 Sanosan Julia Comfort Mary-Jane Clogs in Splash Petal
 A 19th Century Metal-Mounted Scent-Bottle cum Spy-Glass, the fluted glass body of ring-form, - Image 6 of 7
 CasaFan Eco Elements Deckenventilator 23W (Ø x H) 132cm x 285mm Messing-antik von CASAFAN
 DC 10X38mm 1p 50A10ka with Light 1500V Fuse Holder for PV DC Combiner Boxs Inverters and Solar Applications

* * *

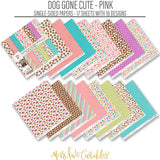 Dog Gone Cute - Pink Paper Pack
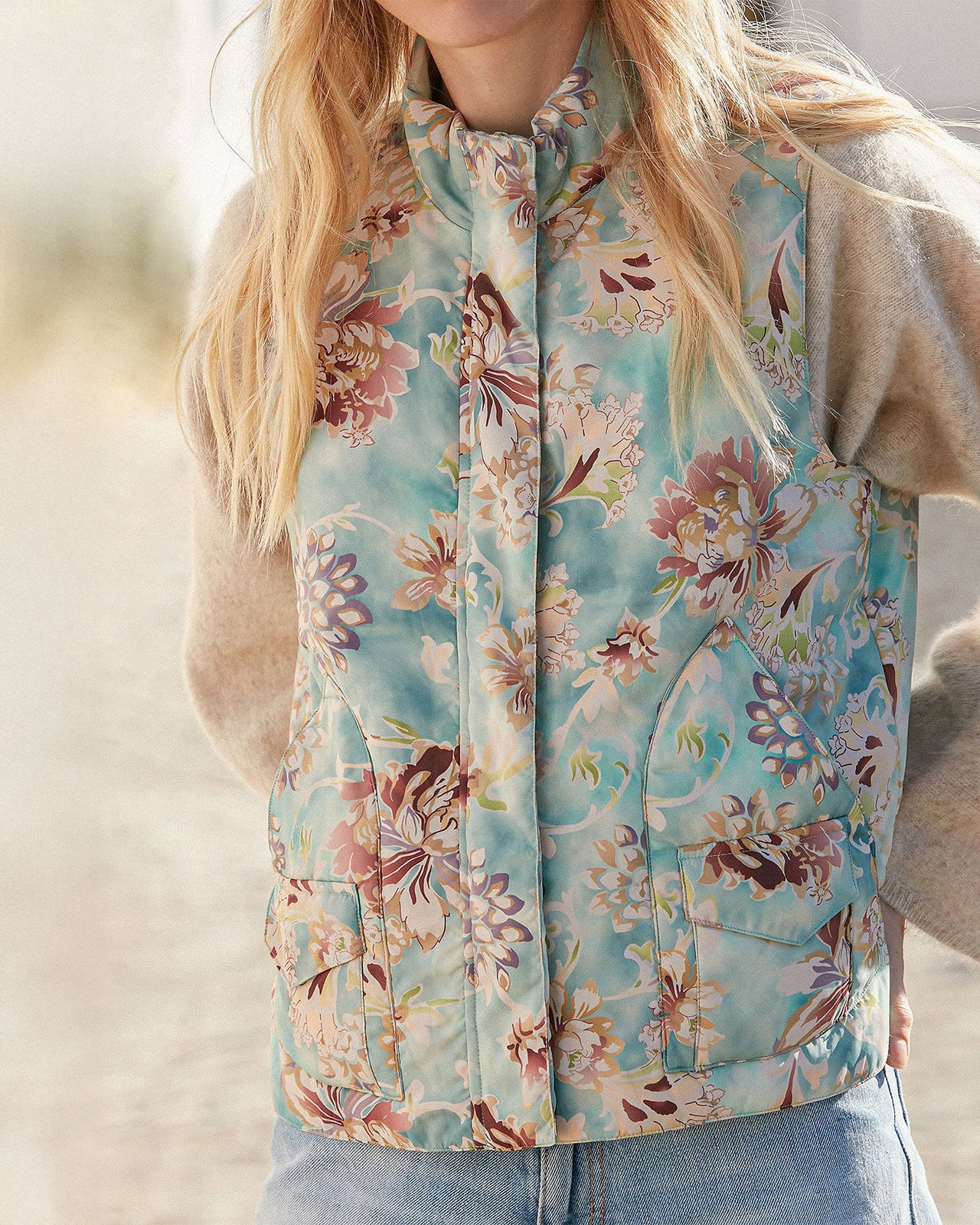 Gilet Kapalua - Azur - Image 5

Exercise goal —
Repeat exactly the lines above from the one with "A 19th Century" up to and including the one with "DC 10X38mm 1p". No other line belongs in the reply.

Exercise output —
 A 19th Century Metal-Mounted Scent-Bottle cum Spy-Glass, the fluted glass body of ring-form, - Image 6 of 7
 CasaFan Eco Elements Deckenventilator 23W (Ø x H) 132cm x 285mm Messing-antik von CASAFAN
 DC 10X38mm 1p 50A10ka with Light 1500V Fuse Holder for PV DC Combiner Boxs Inverters and Solar Applications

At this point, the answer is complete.